Monthly Report Australian Fund September 2022
During September the net asset value of the Forager Australian Shares Fund fell 6.5%, in line with the All Ordinaries Index’s decline of 6.4%. Smaller companies fared worse than the broader index, with the Small Ordinaries Index falling by 10.1% during the month. With reporting season already wrapped up for the Australian market, it was macroeconomic factors and weak offshore markets that dragged shares lower.
While September gave back some of the recent Fund performance recovery, it has still been a good start to the current financial year. That was mostly driven by company specific positive developments across the portfolio.
The long-awaited merger between Apollo (ATL) and Tourism Holdings (NZX:THL), both Fund investments, was finally approved by competition regulators on both sides of the Tasman. The recreational vehicle operators buy, build, rent and sell vehicles in Australia, New Zealand, North America and Europe.
When the deal was first proposed in December 2021, it was optimistically assumed to complete by June 2022. Then competition authorities, New Zealand’s NZCC and Australia’s ACCC, raised some yellow flags. The companies are close competitors and the authorities worried that consumers would end up paying more.
To assuage these concerns, the companies offered to divest more than 70% of Apollo’s Australian and NZ fleets to Jucy Rentals, a small competitor. Jucy was recently acquired by private equity player Next Capital and will take on the campervans, locations and the Star RV brand from Apollo. It will become a legitimate competitor to the combined group.
During the long deal period Apollo’s Australia-heavy operations recovered faster than THL’s NZ rental-heavy business. So Apollo shareholders were given a sweetener and will now own 27.5% of the combined group, up from the original 25% ownership.
The benefits of the merger remain significant for both parties. Synergies were estimated to be NZ$17-19m, about two-thirds of Apollo’s stand-alone profitability. The combined group will be able to buy better, build their own inventory in Australia and NZ, rent more effectively across the world and sell better through company-owned networks.
Combined, these two stocks represent the largest investment in the portfolio and have seen some share price appreciation as the merger has become more likely and operational improvement has become clearer. There is still plenty of value on offer.
The full impact of synergies and the recovery in international tourism will be in place by the start of the 2024 financial year. At that point, the larger, and we estimate more liquid, ASX-listed Tourism Holdings will be trading at a very attractive seven times after-tax earnings.
The recreational vehicle operators were not the only ones to stitch together a deal.
Motorcycle Holdings (MTO), a seller of motorcycles and accessories across its dealership, retail and wholesale channels acquired MOJO, an agriculture-focussed all terrain vehicles and quad bikes distributor.

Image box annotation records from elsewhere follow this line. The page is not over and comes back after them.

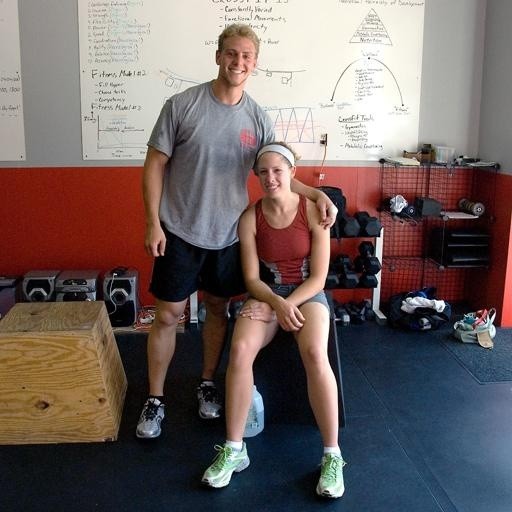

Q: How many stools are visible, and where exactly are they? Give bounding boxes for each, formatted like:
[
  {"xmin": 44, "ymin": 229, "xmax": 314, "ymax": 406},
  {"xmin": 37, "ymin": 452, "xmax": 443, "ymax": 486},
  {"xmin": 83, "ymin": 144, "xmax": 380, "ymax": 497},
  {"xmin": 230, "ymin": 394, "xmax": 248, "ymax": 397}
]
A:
[{"xmin": 232, "ymin": 297, "xmax": 347, "ymax": 427}]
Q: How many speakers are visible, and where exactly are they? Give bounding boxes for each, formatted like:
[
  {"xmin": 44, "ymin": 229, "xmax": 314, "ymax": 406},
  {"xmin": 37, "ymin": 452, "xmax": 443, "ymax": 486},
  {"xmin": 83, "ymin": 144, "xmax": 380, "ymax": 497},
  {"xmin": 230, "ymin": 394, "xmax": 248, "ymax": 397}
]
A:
[
  {"xmin": 22, "ymin": 270, "xmax": 60, "ymax": 302},
  {"xmin": 102, "ymin": 269, "xmax": 139, "ymax": 327},
  {"xmin": 56, "ymin": 269, "xmax": 100, "ymax": 302}
]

MOJO’s key products are imported from China-based manufacturer CFMoto, one of the few manufacturers to install rollover protection on its quad bikes. With rival manufacturers unwilling to implement the recently-mandated safety measure and withdrawing from the Australian market, MOJO’s sales have grown rapidly.
The Motorcycle Holdings management team, led by managing director and 19% shareholder Dave Ahmet, have struck a deal to buy MOJO for $60m, or six times after-tax earnings. The MOJO vendors are taking half the purchase price in stock and one of the founders is joining the company’s board of directors, increasing the likelihood of a successful acquisition. The transaction will increase Motorcycle Holdings’ earnings per share by 18%. There are also opportunities to better integrate MOJO into the group and improve sales and profits from the acquired business.
With economic conditions worsening but not yet impacting sales, concerns about next year’s profitability have weighed on investor appetite for cyclical stocks like Motorcycle Holdings. The combined business would have made $33m in after-tax profit last financial year, trades at only six times after-tax profits and last year paid dividends equating to a 7.8% fully-franked yield.
There is little doubt conditions will deteriorate. We expect this well-run, founder-led business to continue growing the business through deals like this. Any market downturn will hurt short-term profitability but should assist the long-term objectives.